Sueño I

Mi sueño empieza cuando yo hablaba con ella, que estaba hermosa, y me contaba del colgante que caída de su cuello, que le pertenecía a su madre, que aquel día no estaba junto a ella.
Yo estaba vestida con un vestido de rojo bombé, que me ajustaba en la parte superior y bajaba bien suelto. Tenía un tull negro bordado por sobre el vestido que caía liso hasta unos  buenos centímetros por arriba de mi rodilla. Llevaba puesto un saco de lana negro, que hacía que me picaran mis brazos, no era muy largo pero se supone que hacía frío. Tenía puestos, también, zapatos de charol muy brillantes, se puede decir que por demás, pero sin nada en especial, ni taco, ni moños. Zapatos sencillos. Mi pelo, rubio -claro- y bien lacio, atado atrás en media cola, con una hebilla que dejaba caer unos pocos pelos por sobre mi cara, mi flequillo suelto, pero no del todo. 

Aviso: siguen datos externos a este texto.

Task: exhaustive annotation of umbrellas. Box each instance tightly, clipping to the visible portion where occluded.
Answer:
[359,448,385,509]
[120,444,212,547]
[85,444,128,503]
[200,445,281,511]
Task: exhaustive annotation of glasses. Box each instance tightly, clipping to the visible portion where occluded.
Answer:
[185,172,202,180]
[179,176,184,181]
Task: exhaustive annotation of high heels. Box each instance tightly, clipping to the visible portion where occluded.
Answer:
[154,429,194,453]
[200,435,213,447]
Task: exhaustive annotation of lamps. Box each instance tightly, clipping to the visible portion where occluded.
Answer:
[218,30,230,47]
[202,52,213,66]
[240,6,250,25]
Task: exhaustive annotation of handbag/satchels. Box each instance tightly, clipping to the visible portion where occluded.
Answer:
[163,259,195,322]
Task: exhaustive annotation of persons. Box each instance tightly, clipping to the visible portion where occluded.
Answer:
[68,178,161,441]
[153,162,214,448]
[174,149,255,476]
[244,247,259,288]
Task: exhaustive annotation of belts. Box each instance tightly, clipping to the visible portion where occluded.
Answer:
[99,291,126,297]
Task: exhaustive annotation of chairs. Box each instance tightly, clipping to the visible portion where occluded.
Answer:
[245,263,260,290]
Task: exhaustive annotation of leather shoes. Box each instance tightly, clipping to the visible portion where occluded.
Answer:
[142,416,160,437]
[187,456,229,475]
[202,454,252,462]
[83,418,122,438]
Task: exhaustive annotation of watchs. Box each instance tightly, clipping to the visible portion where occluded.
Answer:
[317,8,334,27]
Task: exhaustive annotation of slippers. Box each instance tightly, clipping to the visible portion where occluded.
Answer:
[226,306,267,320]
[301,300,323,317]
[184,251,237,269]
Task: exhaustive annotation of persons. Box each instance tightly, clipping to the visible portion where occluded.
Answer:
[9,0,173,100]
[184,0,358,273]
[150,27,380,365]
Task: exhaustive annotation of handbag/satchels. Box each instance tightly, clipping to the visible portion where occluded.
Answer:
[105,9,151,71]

Al no llevar cartera, descubro mi tableta de chicles de menta-por supuesto- en mi escote. Pasan unos minutos en los que yo masticaba mi chicle, lo suelto en una servilleta, por lo que me doy cuenta de que tenía puesta gran cantidad de base que la había manchado de un color amarronado. Yo estaba con un vaso de bebida en mis manos, no tenía bien en claro qué era lo que estaba tomando.
La gente, que por algún motivo el cual no sé era de estatura media/baja estaban todos bien vestidos, pero no llegué a advertir ninguna cara extraña. En el sueño, todos resultaban ser amigos de ellos, porque no había ningún familiar, y todos eran solteros, ni una familia. Lo cual era extraño.